## Указания и требования
Перепишите дословно часть исходного отрывка: начните с того места, где стоят слова «Я люблю его и», и остановитесь после слов «Люблю. Помню. Возвращаюсь.».

## Исходный отрывок
╭──
Я люблю его и понимаю всю бесполезность этого. Но не чувствую мучения. Это чувство мое отчасти безнадежное. Я люблю его. Я знаю, что у меня будут другие, и я кого-нибудь буду привлекать, и кто-то мне искренне будет нравиться, и я буду действительно счастлива. Но я всегда буду помнить его, это несомненно. Он останется во мне как первое настоящее чувство. И буду любить его. Я верю, он не может ко мне относиться равнодушно. Только он не хочет себе в этом признаться, загоняет вглубь. Но я так сильно в это верю. Этого не может не быть. Он когда-нибудь поймет это. Пусть будет поздно. Пусть судьбы наши разойдутся, и мы станем оба другими. Он поймет это. Он не сможет не понять. Будет горько и одновременно хорошо. Наступит облегчение. Я очень сильно его люблю. Я себя за это уважаю. Это действительно много значит. Без любви не может быть настоящей личности. Люблю. Помню. Возвращаюсь.
Бальмонт – поэт преувеличений. Он улетает в различные миры и приукрашает, воспевает свою мечту. Он певец возвышенного, идеальных образов. Но это не значит, что он не искренен. Его чувства очень настоящие. Он просто не может мыслить по-другому. В этом его индивидуальность. Я ему верю.
20.11. Сердце так заполнено любовью, что кажется, ничего больше не в силах вместить. Ни единого уголочка его не остается свободным. Любовь его целиком завоевала. Ощущаешь его совсем по-другому. Немножко больно, немножко сладко, немножко странно. И много цельности, полноты охвата, всеобъемлемости ощущения. И, наверное, это счастье.
Я вообще все чувствую очень цельно, как бы выпукло. Я вижу свое чувство с разных сторон. И понимаю разные его стороны, противоречия, высоты и глубины. У меня оформляется благодаря этому парадоксальное мышление.
╰──
## Необработанный список
╭──
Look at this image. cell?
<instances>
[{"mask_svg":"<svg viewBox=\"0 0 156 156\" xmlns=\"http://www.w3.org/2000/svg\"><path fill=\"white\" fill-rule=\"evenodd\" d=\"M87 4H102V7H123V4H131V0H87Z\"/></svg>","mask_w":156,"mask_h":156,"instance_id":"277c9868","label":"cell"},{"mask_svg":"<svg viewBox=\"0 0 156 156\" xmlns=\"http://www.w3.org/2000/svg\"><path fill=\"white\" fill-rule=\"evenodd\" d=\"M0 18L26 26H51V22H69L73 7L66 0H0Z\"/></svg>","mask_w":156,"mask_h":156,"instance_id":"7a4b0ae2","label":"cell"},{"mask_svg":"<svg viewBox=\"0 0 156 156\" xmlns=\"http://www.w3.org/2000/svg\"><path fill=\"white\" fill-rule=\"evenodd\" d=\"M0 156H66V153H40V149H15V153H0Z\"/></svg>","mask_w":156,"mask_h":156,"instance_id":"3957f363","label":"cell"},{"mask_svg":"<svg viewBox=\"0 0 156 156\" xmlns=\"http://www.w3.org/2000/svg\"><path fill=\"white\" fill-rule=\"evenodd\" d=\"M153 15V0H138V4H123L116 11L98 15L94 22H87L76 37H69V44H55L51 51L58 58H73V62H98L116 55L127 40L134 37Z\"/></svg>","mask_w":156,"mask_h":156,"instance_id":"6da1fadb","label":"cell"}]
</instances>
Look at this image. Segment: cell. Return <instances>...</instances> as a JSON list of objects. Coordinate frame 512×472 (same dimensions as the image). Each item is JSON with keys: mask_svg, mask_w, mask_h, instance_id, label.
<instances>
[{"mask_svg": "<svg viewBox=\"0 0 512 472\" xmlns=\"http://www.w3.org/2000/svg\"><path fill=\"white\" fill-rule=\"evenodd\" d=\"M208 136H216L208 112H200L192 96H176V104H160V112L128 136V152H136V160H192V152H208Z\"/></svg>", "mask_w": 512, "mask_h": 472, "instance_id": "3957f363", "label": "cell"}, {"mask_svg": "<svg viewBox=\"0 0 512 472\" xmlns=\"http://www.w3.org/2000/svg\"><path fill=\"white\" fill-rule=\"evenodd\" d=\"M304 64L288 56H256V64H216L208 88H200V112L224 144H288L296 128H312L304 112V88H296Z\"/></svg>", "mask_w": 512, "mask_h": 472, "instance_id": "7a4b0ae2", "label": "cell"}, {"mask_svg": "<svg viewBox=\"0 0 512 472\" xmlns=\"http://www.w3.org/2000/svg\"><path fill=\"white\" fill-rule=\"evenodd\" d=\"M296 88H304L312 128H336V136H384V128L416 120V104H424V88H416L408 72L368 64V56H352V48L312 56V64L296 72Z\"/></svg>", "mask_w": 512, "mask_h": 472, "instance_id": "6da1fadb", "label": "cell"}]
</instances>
╰──
## Ответ на задание
Я люблю его и понимаю всю бесполезность этого. Но не чувствую мучения. Это чувство мое отчасти безнадежное. Я люблю его. Я знаю, что у меня будут другие, и я кого-нибудь буду привлекать, и кто-то мне искренне будет нравиться, и я буду действительно счастлива. Но я всегда буду помнить его, это несомненно. Он останется во мне как первое настоящее чувство. И буду любить его. Я верю, он не может ко мне относиться равнодушно. Только он не хочет себе в этом признаться, загоняет вглубь. Но я так сильно в это верю. Этого не может не быть. Он когда-нибудь поймет это. Пусть будет поздно. Пусть судьбы наши разойдутся, и мы станем оба другими. Он поймет это. Он не сможет не понять. Будет горько и одновременно хорошо. Наступит облегчение. Я очень сильно его люблю. Я себя за это уважаю. Это действительно много значит. Без любви не может быть настоящей личности. Люблю. Помню. Возвращаюсь.